Re: How to start to make a language?
From: | julien eychenne <eychenne.j@...> |
Date: | Wednesday, August 7, 2002, 7:38 |
On Wed, 7 Aug 2002 6:47:4 +0100
> En réponse à "H. S. Teoh" <hsteoh@...>:
>
>
> I'd say, don't worry about Latin letters right from the start; get
> your
> phonology going first, and *then* consider what's the most
> straightforward
> way to write them in Roman letters.
As almost every trying of mine was a failure, I give you how I do with sabyukà.
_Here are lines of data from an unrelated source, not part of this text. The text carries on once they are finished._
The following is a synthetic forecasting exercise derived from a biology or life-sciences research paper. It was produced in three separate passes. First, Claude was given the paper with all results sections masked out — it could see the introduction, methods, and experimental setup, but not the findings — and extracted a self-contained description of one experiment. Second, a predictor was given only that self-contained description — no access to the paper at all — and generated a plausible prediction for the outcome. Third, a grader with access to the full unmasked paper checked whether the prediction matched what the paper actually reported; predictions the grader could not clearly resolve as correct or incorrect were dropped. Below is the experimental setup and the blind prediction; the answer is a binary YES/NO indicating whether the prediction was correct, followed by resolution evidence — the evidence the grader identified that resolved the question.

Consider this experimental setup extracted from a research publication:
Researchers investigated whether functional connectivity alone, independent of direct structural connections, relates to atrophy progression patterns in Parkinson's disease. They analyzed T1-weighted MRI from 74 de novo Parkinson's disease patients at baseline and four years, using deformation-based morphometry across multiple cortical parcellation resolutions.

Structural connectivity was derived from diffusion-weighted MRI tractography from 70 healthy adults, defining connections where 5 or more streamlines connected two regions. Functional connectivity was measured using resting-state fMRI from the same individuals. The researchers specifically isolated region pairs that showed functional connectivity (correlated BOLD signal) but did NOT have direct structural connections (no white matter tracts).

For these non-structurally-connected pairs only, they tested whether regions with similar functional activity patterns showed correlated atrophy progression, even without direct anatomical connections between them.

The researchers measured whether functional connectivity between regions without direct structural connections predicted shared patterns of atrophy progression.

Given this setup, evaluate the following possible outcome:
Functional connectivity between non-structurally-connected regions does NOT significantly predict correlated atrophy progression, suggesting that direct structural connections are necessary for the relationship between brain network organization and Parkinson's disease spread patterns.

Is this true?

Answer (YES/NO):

Maybe other people work that way.
First I tried to decide roughly the basic patterns of the language (agglutinating,
synthetic, case-marked, ergative, accusative and so on...). I think when you go
on hollidays, it is interesting to have an idea of where you want to go, rather
than take your car and drive it blindly. Having a rough idea of what you want
to get can help to avoid mistakes. An error I made *several times* in a
preceeding trying was to design the vocabulary (and I had spent so much time on
it, deriving roots from IE) and a phonological system whithout having any idea
of what the grammar would look like. I experienced a lot of problems, because
the phonological system prevented me from constructing the morpho-syntactic
rules I had in mind. For example, if you want an agglutinating language, with
rules of assimilation rather than epenthesis (even if they don't exclude each
other), a good point to start with , especially when like me, it is more or
less your first attempt, could be to have a rather !
simple ph
onological system. However, if you're sure that two vowels will never merge together, and
you'll have systematically an epenthetic consonant ( [t,n, ?] for example),
then you can deal with a greater number of vowels.
I tell that because I used to try to design first the phonology, vocabulary and
then the grammar, and every time it was a discouraging failure. The only way
that seems to work properly with me is to do like this. I don't mean this is a
better method, but this is another way to go ;).